A superior haiku is one that can be understood by anyone. A haiku that can be understood by only a few (in other words, a difficult haiku) is not a superior haiku. The idea of the "discriminating few" seems rather odd to me. Even if someone can understand a difficult haiku, it does not necessarily mean that he or she is a "discriminating" reader. On the contrary, I would consider such a reader strange indeed.

RW: As far back as the 17th century, various schools of haiku under the leadership of well-known poets argued with one another about the proper way to write a haiku and what it could and could not consist of. Nothing has changed. The discord is most evident today among those leading Internet forums and haiku organizations both in the West and in Japan. Some disavow the use of metaphors, others the personalization of an object in nature, some see no differentiation between senryu and haiku, viewing the kigo as a hindrance to their creativity and gendai voice. Some haiku leaders espouse the belief that a haiku cannot be a haiku without the inclusion of a juxtaposition. Some of these teachings breed pattern-formatted poetry. Shuoshi Mizuhara (1892-1981) saw the danger of pattern-format haiku in 1924 when he posited regarding the commonality of poetry during his day: "...the majority of poets follow the stereotype." Your comments, please, Professor Hasegawa.

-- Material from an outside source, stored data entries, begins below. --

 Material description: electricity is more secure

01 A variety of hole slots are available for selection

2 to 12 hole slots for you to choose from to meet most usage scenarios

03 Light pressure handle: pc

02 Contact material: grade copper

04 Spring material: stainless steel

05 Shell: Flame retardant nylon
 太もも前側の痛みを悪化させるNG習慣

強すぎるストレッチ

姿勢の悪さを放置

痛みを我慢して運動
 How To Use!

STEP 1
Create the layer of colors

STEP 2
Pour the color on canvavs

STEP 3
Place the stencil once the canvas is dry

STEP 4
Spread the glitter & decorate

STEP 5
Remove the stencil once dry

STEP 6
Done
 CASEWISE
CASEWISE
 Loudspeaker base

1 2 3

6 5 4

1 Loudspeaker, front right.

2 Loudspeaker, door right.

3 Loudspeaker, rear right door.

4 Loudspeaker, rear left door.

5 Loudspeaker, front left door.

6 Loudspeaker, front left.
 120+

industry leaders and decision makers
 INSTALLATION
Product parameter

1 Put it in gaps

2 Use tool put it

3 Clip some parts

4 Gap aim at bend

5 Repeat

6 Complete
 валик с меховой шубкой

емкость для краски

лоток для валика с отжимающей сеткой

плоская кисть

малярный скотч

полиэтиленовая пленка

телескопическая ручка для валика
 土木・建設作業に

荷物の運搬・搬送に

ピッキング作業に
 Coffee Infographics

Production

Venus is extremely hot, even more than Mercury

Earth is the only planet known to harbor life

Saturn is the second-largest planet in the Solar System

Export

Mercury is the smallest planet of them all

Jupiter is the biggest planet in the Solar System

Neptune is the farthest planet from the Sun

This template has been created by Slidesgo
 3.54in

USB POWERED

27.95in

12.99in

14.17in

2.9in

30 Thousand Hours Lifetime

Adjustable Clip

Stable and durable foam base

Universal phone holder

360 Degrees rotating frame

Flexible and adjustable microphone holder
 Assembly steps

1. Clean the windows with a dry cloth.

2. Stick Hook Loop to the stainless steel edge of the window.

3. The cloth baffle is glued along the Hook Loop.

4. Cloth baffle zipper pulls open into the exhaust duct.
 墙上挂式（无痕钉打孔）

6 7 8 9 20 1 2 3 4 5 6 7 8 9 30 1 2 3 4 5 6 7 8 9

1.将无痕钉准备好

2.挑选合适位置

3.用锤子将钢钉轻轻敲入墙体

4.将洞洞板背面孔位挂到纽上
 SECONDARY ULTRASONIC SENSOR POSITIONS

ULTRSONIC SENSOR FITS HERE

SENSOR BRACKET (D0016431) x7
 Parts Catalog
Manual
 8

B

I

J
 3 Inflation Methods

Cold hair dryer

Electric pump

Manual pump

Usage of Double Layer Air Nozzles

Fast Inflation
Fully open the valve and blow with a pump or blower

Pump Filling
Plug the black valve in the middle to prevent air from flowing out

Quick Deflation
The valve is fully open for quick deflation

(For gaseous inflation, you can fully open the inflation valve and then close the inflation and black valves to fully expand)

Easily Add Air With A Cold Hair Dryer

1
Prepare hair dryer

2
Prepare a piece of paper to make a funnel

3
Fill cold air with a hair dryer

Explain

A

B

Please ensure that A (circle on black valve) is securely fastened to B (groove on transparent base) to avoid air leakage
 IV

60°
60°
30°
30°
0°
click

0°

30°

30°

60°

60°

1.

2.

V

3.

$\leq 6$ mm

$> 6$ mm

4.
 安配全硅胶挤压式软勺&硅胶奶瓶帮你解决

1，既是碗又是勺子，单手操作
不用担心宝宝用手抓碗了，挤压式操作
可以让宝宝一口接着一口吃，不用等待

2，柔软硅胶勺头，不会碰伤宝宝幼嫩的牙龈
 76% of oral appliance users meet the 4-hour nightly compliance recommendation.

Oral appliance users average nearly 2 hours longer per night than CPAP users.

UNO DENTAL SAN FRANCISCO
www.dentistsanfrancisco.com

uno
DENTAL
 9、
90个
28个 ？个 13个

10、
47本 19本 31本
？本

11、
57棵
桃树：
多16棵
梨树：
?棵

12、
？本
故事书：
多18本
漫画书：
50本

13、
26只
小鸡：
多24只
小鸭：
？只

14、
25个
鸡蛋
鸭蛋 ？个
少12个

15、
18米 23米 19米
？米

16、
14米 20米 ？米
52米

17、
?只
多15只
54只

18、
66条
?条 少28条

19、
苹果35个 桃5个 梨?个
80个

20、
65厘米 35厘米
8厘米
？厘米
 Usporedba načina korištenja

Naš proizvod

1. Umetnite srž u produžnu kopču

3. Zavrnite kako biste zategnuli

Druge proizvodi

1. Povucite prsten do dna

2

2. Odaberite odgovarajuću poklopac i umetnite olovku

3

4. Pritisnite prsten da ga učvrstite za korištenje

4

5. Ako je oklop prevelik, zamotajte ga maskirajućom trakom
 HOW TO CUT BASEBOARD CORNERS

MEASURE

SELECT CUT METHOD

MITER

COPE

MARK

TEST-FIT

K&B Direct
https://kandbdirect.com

HK: Anything can be put to use. Depending on how you do it, you can put anything to use. People who say "You should not use the word X" or "You should not do X" simply don't know how to make use of X.

I myself just write haiku in a way that is enjoyable to me. I'm not following anyone's theory, and I don't write haiku to prove my own ideas. Haiku theory is always in pursuit of haiku, not the reverse.

There are many haiku poets who are bound up by fixed ideas about things. But, there are also many who are not. The latter are the ones who will seek out the right way from among various opinions. In any age and in any country, those are the people who will lead the way into the future.

RW: Thank you very much, Professor Hasegawa, for taking time from your busy schedule to answer these questions and to illuminate for us the subject of gendai haiku. Your voice is sorely needed. I hope that some of your books will be translated into the English language. Haiku has left the shores of Japan and has become popular worldwide. You as a celebrated Japanese scholar and critic are in a unique position to influence the course English-language haiku takes. Given the breadth of Simply Haiku's audience worldwide, your voice will exert a marked influence and pave the way for a better understanding of what quality haiku is and is not.

Hasegawa Kai is a professor at Tokai University in Japan. He also is a reviewer of literary and cultural works, including haiku, for the Yomiuri Newspaper; a judge of the Asahi Newspaper Haiku Corner; a member of the Haiku Poets Association; and the founder and leader of his own haiku circle and journal, Koshi. Professor Hasegawa Kai is the author of over 20 books of haiku criticism and is an award-winning poet.